I reiterate: New Orleans.

My first encounter with New Orleans was fourteen years ago this coming November, when I was invited by the god-in-human-form Robert Fontenot to be a guest at a new genre and pop convention in New Orleans called ExotiCon. I’m still good friends with many of the people I met there in 1998, and I came back for the next two shows run by Robert. So did the Czarina, with her now ex-husband, and she’s still famous for running the world’s most quiet convention party at the 2000 show. I still tell him, to this day, that were he insane enough to try this again, we’d both come down, without hesitation, and do our best to promote the show as much as we were able. In the intervening years, we’ve looked at other excuses to head down that way, and just haven’t quite had the opportunity.
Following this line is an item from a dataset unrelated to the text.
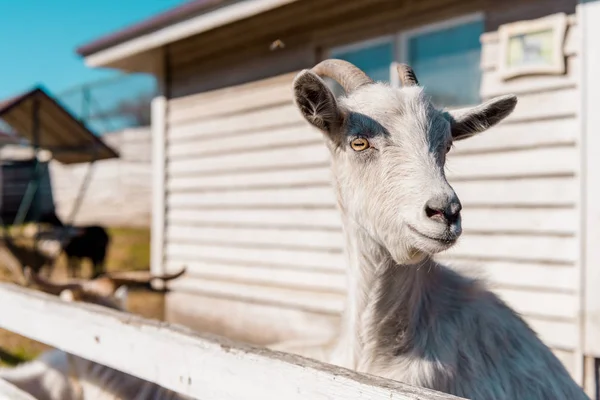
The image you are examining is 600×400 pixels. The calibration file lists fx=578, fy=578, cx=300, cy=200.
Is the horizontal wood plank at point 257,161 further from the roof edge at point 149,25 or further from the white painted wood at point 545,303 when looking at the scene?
the white painted wood at point 545,303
Well, now that may change. I’ve already contacted the WHC 2013 crew for further information, but the thought process ran roughly similar to this:

Negative: One solid day of driving between Dallas and New Orleans, and flying down there with plants isn’t an option.

Positive: New Orleans.

Negative: Considering the cost of renting a cargo van, including mileage, it may actually be cheaper to buy one.

Positive: New Orleans.

Negative: A big portion of the trip entails going over the Atchafalaya Basin Bridge, which is one of the most knuckle-whitening, anus-puckering trips I’ve ever made…in a truck full of carnivorous plants.
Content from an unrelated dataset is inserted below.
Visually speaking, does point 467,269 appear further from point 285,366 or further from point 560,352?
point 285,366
Positive: New Orleans. Oh, and did I mention the food?

Negative: Phytosan permits, hotel reservations, trying to go anywhere outside of the hotel, old writing acquaintances terrified of leaving the hotel for fear they might miss out on an editor they haven’t already harangued, going back home, and all of the usual logistics of doing a big show combined with the logistics of doing one outside of Texas.

Postive: NEW ORLEANS.

I haven’t brought this up with the Czarina, but that’s on the plate for this evening. I pretty much know what the answer will be, though, without asking. If I don’t check, I know what that answer will be, and if I’m going to be rolled up in a fetal ball while she beats me with a rolled-up magazine and screams “WHAT the hell is WRONG with you?”, I’d prefer for it to be something worthy of the offense.

Ain’t no cure for the summertime blues

Always be careful of what you wish for. Always. This spring, my only concern was that we weren’t going to have a repeat of the hellish summer of 2011. Welp, that’s not a concern any more. The last two days have dumped lots and lots of rain on my little corner of North Texas, and we’re going to get more before June 1. Even now, with a nice hefty dollop of Angelspit and Ministry in the headphones, the roar of the thunderclaps intrudes, over and over.
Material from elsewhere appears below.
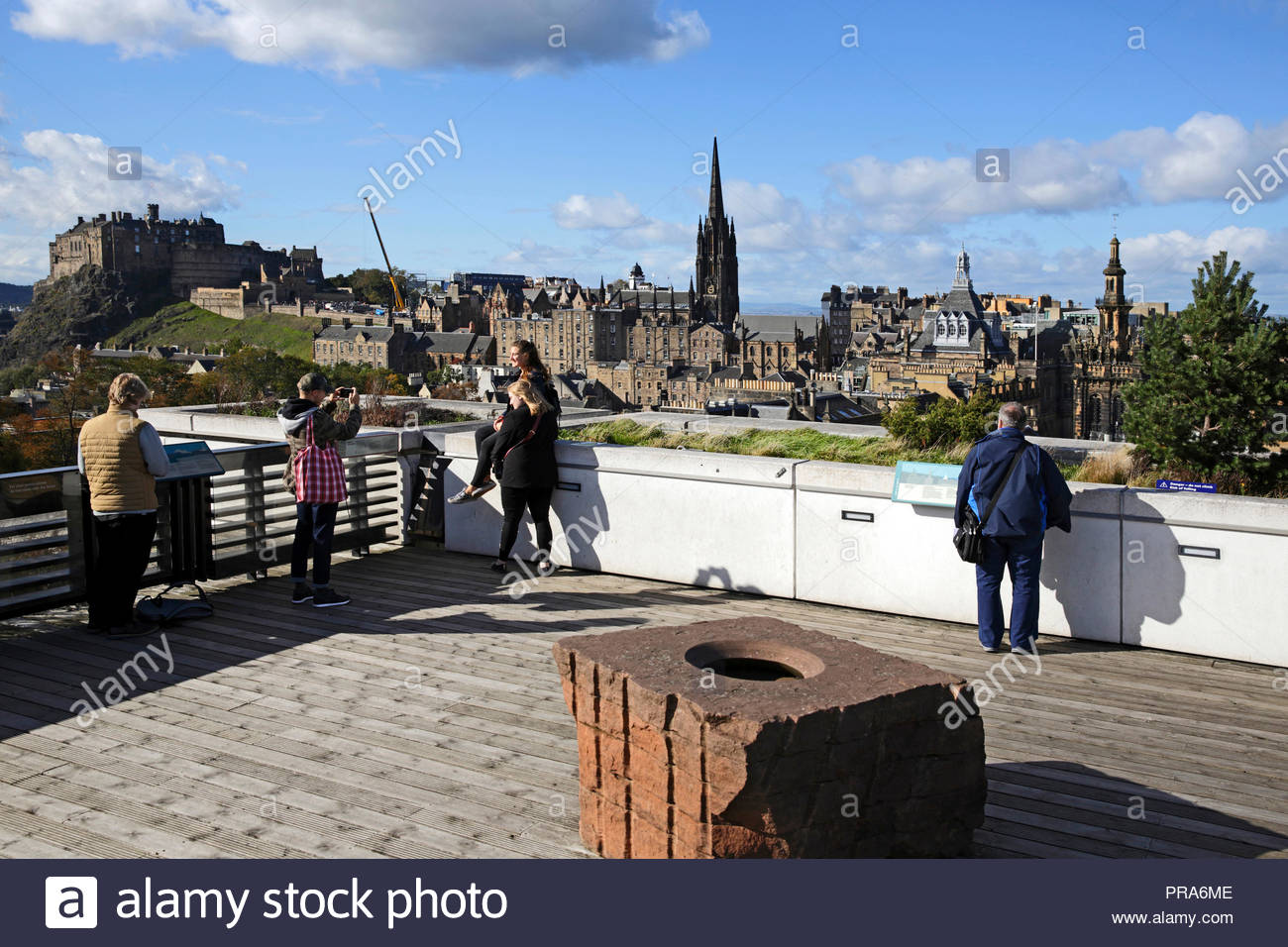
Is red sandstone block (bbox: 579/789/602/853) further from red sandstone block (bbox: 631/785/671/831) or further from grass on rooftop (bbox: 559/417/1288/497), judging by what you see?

Because of how we’re situated between southern winds coming up from the Gulf of Mexico, northern winds skirting the Rockies on their way from Canada, and the prevailing jet stream currents, this little allotment in Hell’s Half-Acre already has a propensity for terrible storms brewing up from nowhere. Watching weather radar scans, as tremendous thunderstorms emerge and disappear while you watch, has already been entertainment for three generations of Dallasites, and last night’s storms were making someone at the National Weather Service absolutely orgasmic. I have a small weather alert radio intended to warn of thunderstorms and hailstorms, and that blasted thing kept going off all night. After about the fourth alert, screaming of half-dollar-sized hail in far southern Oklahoma, and the storm that produced it heading right for the Dallas half of the Metroplex, I just started grumbling about sending a tornado out this way to give us something to panic about. I don’t even need to go to Oz: Nehwon and Melnibone are nice this time of the year, from what I understand.

And so it continues. If there’s any one good side to all of this, it’s that I’m probably the only farmer in the vicinity who’s glad of the immediate effects, much less the long-term precipitation. The rainwater tanks are full up, the sundews are nearly unrecognizable from the number of trapped mosquitoes coating them, and the Sarracenia pitcher plants think they’re back home. I may grumble about being awakened by the racket of another brutal thunderstorm, but if we get a summer more evocative of New Orleans or Tallahassee than Phoenix, I’m certainly not going to complain.